EXERCISE SET:
(1) In the forum comment on multi-agent LLM approaches, restate the part starting with "I have a similar" and going on through "actually follow that.", swapping "autogen" for "LangChain".
(2) For each statement below, decide whether the forum comment on multi-agent LLM approaches supports it. Answer yes or no and quote the deciding words. (a) The commenter's first image description CLI attempt used a second pass to summarize several answers. (b) The commenter calls the approach light on resources. (c) The commenter built something similar with autogen about a year ago.
(3) Carry on the forum comment on multi-agent LLM approaches from its final sentence.

Comment by lynx97

1 day ago

I am surprised such a simple approach has taken so long to be actually used. My first image description cli attempt did basically that: Use n to get several answers and another pass to summarize.

People have played with (multi-) agentic frameworks for LLMs from the very beginning but it seems like only now with powerful reasoning models it is really making a difference.

It's very resource intensive so maybe they had to wait until processes got more efficient? I can also imagine they would want to try and solve it in a... better way before doing this.

I have a similar thing built around a year ago w/ autogen. The difference now is models can really be steered towards "part" of the overall goal, and they actually follow that.

[Stored data]

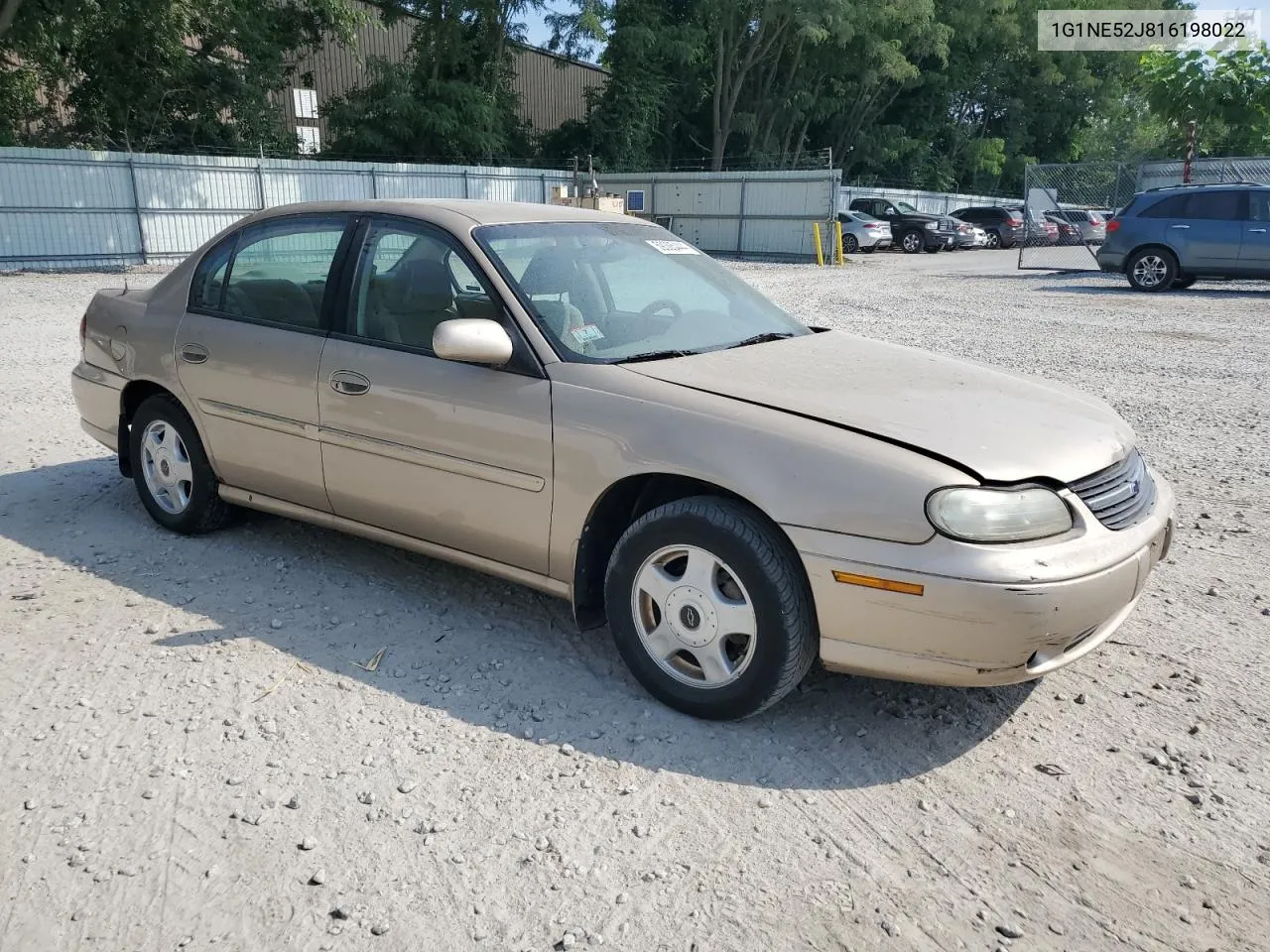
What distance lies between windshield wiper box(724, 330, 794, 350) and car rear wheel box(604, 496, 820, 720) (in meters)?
0.94

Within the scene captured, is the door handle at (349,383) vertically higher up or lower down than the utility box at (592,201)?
lower down

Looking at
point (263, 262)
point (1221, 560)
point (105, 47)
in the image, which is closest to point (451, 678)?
point (263, 262)

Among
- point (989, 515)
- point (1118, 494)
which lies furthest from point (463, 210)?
point (1118, 494)

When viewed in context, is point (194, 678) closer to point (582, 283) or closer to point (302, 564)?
point (302, 564)

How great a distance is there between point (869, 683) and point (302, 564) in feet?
8.31

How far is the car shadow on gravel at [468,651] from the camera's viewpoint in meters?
3.19

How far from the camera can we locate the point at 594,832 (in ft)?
9.08

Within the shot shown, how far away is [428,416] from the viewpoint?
379 cm

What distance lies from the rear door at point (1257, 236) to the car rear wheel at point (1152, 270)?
1005 millimetres

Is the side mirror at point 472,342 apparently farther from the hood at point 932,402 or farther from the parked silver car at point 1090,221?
the parked silver car at point 1090,221

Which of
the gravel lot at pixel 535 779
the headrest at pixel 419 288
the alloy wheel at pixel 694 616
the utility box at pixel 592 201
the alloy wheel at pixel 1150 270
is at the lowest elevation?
the gravel lot at pixel 535 779

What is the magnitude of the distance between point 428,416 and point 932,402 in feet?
5.78

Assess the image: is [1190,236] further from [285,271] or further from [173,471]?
[173,471]

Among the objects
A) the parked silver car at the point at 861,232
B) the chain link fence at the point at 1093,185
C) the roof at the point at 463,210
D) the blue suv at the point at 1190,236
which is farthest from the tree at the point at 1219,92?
the roof at the point at 463,210
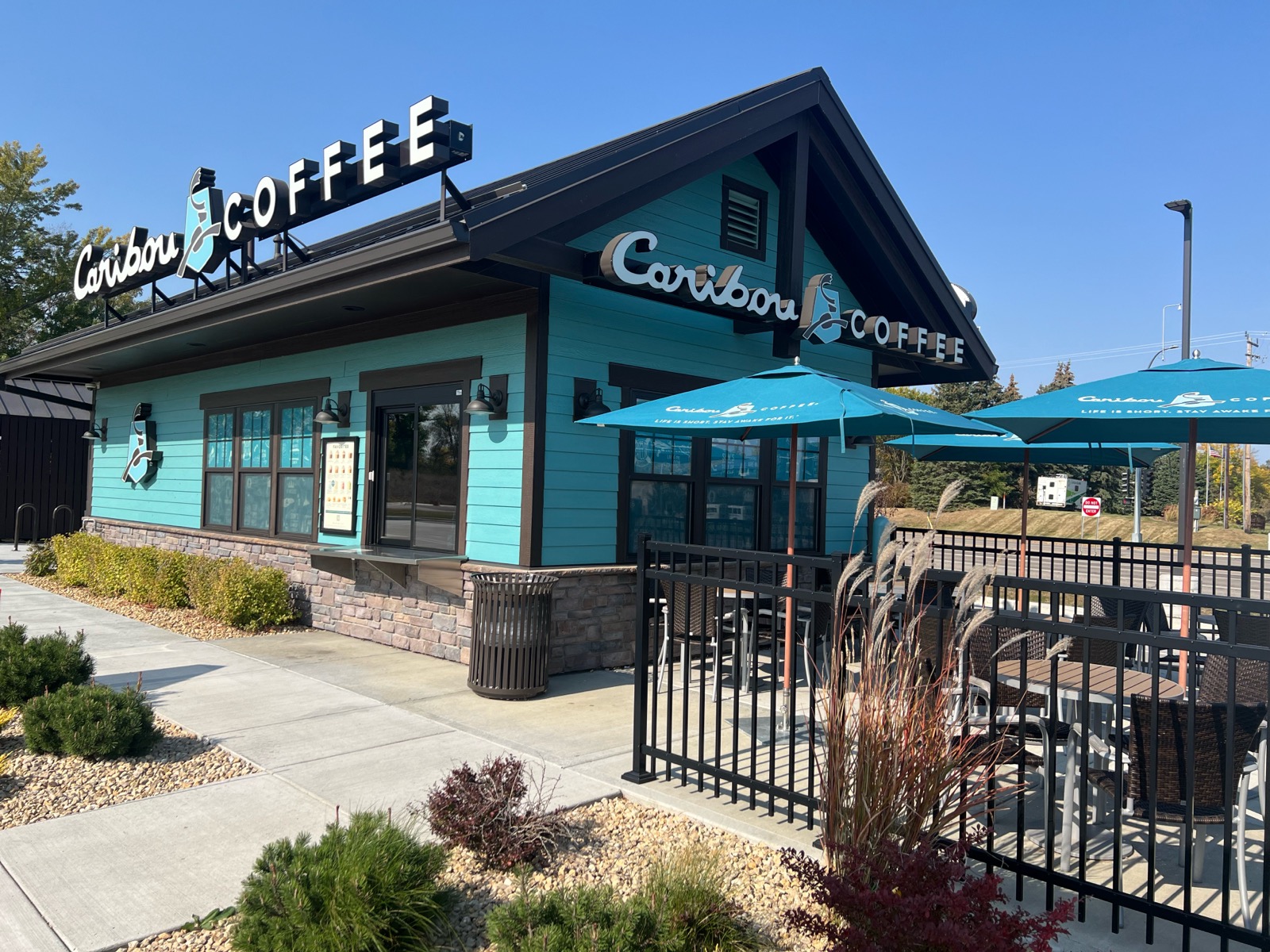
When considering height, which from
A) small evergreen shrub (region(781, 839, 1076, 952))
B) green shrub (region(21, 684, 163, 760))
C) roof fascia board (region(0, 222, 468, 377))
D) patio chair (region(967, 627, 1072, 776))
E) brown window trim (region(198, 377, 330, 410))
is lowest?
green shrub (region(21, 684, 163, 760))

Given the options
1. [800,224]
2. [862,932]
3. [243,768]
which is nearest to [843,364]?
[800,224]

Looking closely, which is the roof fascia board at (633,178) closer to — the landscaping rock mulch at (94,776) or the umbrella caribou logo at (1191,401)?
the landscaping rock mulch at (94,776)

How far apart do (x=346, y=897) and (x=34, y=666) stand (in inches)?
176

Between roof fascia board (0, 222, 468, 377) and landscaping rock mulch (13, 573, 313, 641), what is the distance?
3.58 m

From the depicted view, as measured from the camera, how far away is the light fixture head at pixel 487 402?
26.5 feet

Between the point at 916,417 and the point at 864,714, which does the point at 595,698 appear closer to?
the point at 916,417

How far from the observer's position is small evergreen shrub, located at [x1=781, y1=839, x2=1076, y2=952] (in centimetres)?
252

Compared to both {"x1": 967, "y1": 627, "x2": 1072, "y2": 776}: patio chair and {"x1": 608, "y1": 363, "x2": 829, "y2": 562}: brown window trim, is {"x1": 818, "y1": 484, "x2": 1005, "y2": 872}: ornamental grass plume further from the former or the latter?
{"x1": 608, "y1": 363, "x2": 829, "y2": 562}: brown window trim

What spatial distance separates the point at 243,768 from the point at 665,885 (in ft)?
10.2

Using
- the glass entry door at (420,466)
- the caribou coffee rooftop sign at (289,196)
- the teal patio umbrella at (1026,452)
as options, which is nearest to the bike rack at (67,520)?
the caribou coffee rooftop sign at (289,196)

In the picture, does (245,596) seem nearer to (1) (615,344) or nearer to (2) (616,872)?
(1) (615,344)

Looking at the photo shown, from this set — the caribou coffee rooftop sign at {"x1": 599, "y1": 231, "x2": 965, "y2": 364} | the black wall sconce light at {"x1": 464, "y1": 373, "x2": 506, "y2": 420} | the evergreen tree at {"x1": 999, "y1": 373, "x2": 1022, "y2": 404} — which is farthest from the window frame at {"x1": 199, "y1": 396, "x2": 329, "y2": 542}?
the evergreen tree at {"x1": 999, "y1": 373, "x2": 1022, "y2": 404}

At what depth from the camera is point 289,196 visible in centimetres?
948

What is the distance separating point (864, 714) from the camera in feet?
10.3
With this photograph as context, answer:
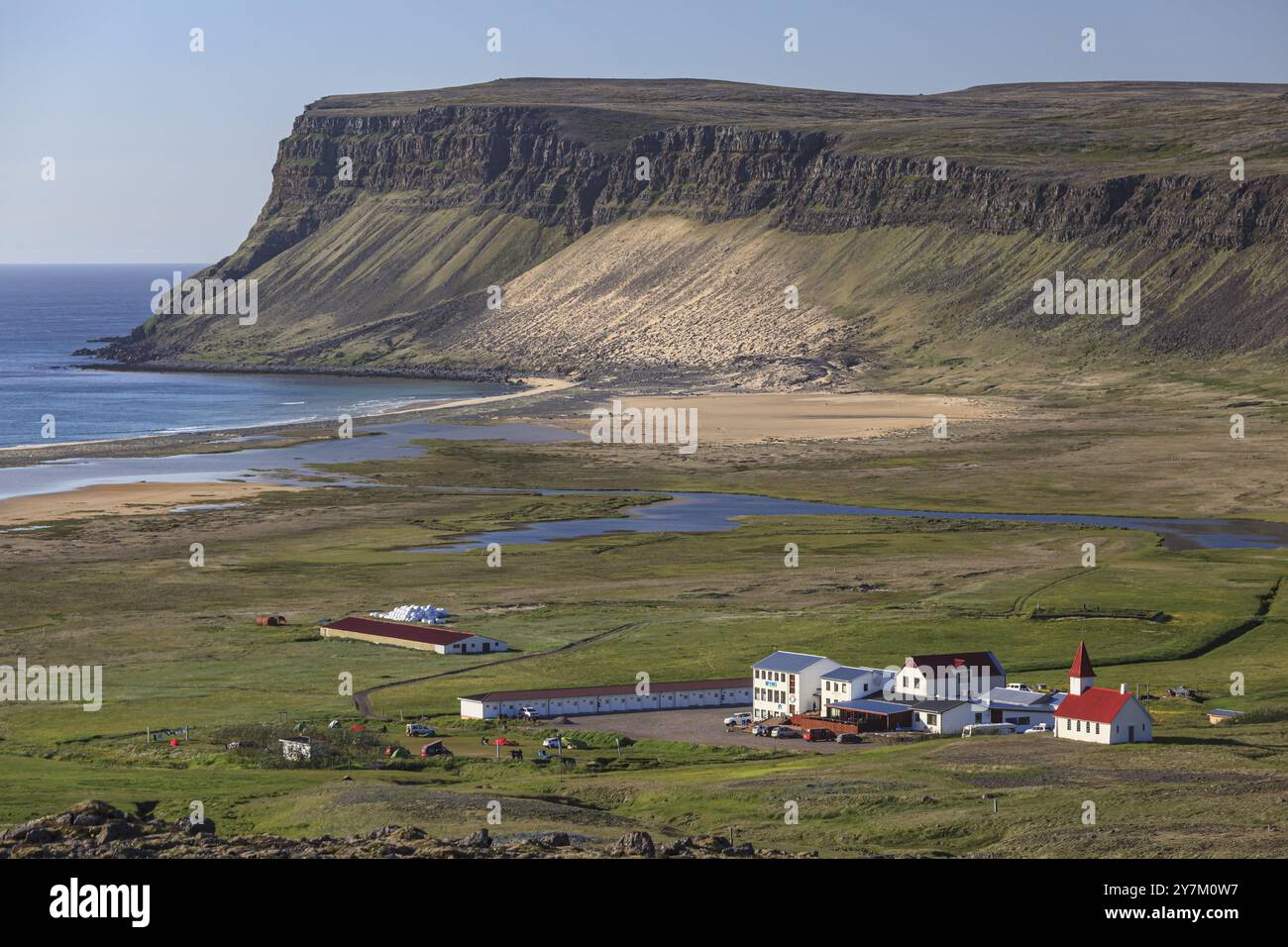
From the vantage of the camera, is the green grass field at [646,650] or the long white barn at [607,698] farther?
the long white barn at [607,698]

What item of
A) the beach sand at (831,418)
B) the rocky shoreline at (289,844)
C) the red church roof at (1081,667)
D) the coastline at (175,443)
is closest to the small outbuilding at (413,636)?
the red church roof at (1081,667)

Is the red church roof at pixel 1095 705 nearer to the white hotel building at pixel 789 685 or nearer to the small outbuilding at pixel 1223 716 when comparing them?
the small outbuilding at pixel 1223 716

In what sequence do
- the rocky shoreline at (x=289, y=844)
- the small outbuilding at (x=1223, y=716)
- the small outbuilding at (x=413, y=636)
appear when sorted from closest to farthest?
the rocky shoreline at (x=289, y=844)
the small outbuilding at (x=1223, y=716)
the small outbuilding at (x=413, y=636)

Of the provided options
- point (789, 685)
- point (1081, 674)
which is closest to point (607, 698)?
point (789, 685)

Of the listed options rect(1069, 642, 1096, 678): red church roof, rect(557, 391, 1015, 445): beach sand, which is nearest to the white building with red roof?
rect(1069, 642, 1096, 678): red church roof

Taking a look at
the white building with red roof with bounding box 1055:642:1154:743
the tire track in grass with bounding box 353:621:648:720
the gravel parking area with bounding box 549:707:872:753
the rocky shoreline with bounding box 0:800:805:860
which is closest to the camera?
the rocky shoreline with bounding box 0:800:805:860

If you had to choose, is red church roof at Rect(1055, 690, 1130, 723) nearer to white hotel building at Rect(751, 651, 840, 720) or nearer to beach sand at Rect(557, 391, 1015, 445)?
white hotel building at Rect(751, 651, 840, 720)
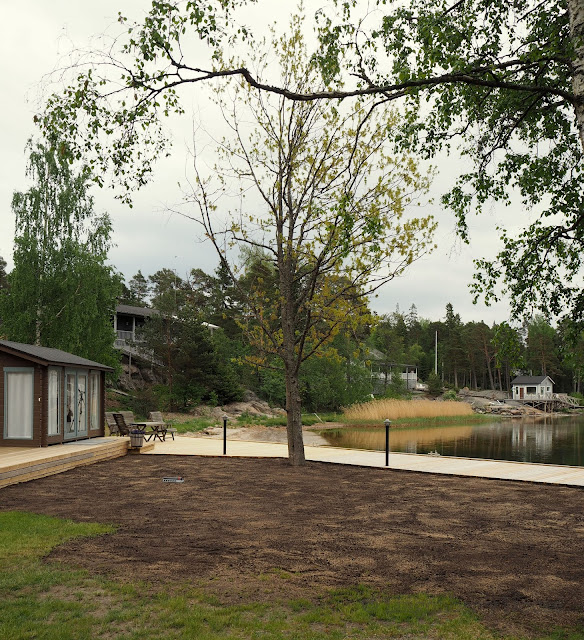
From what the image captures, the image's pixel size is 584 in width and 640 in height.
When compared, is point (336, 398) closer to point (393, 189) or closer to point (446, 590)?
point (393, 189)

ANSWERS FOR THE EXERCISE:
(1)
I have a similar thing built around a year ago w/ LangChain. The difference now is models can really be steered towards "part" of the overall goal, and they actually follow that.

(2)
(a) Yes: "Use n to get several answers and another pass to summarize."
(b) No: "It's very resource intensive"
(c) Yes: "I have a similar thing built around a year ago w/ autogen."

(3)
Before this, even the best "math" models were RLd to death to only solve problems. If you wanted it to explore "method_a" of solving a problem you'd be SoL. The model would start like "ok, the user wants me to explore method_a, so here's the solution: blablabla doing whatever it wanted, unrelated to method_a.

Similar things for gathering multiple sources. Only recently can models actually pick the best thing out of many instances, and work effectively at large context lengths. The previous tries with 1M context lengths were at best gimmicks, IMO. Gemini 2.5 seems the first model that can actually do useful stuff after 100-200k tokens.

I agree but I think its hard to get a sufficient increase in performance that would justify 3-4x increase in cost.